Mr Shephard that did not give rise to any workers compensation liability

under the NSW Acts.

101. Finally, we note that, if the Master was wrong in assuming that FAW had a potential

liability to Mr Shephard under the NSW Acts so as to require Mr Shephard to be

covered by the insurance policy that s 155 obliged FAW to obtain and maintain, then

there was no basis, even on the respondent’s argument, on which FAW’s NSW policy

could have been found to respond to Mr Shephard’s injury at all.

102. The conclusions set out at [100] above effectively address all the appeal grounds set

out at [10] above. The appeal must accordingly be upheld.

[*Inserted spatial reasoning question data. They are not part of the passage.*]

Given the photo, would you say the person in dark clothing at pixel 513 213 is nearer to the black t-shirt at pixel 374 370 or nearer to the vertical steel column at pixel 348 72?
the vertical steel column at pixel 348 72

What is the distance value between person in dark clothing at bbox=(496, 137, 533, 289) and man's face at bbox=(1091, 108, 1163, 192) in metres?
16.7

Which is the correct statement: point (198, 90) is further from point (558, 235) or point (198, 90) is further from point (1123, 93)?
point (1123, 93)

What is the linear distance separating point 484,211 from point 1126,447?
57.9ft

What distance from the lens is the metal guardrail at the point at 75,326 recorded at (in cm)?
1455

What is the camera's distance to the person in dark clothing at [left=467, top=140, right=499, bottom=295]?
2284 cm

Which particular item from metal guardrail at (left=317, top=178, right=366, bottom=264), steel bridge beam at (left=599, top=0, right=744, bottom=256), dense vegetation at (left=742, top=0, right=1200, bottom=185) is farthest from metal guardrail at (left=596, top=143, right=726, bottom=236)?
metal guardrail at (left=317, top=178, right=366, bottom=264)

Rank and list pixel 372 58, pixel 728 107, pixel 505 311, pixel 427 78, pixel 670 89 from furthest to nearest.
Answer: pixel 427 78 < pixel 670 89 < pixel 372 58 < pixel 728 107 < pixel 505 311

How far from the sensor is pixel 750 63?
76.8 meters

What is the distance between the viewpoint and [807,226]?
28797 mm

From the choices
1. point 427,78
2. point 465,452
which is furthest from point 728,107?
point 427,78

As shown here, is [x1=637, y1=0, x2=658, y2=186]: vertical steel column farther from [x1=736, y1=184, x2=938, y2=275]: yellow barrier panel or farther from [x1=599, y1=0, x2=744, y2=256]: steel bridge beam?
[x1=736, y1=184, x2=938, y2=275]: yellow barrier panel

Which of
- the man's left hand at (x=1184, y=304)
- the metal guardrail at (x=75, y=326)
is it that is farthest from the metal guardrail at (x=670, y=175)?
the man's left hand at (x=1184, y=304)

103. On that basis, we consider that the second respondent, the ACT insurer, should pay

the costs of the appellant and the first respondent. However, before making any order

to that effect, we shall allow 21 days for the parties to file and serve any written

submissions they wish to make about the costs of the appeal.

I certify that the preceding one hundred and three [103] numbered paragraphs are a true copy of the Reasons for Judgment of the Court.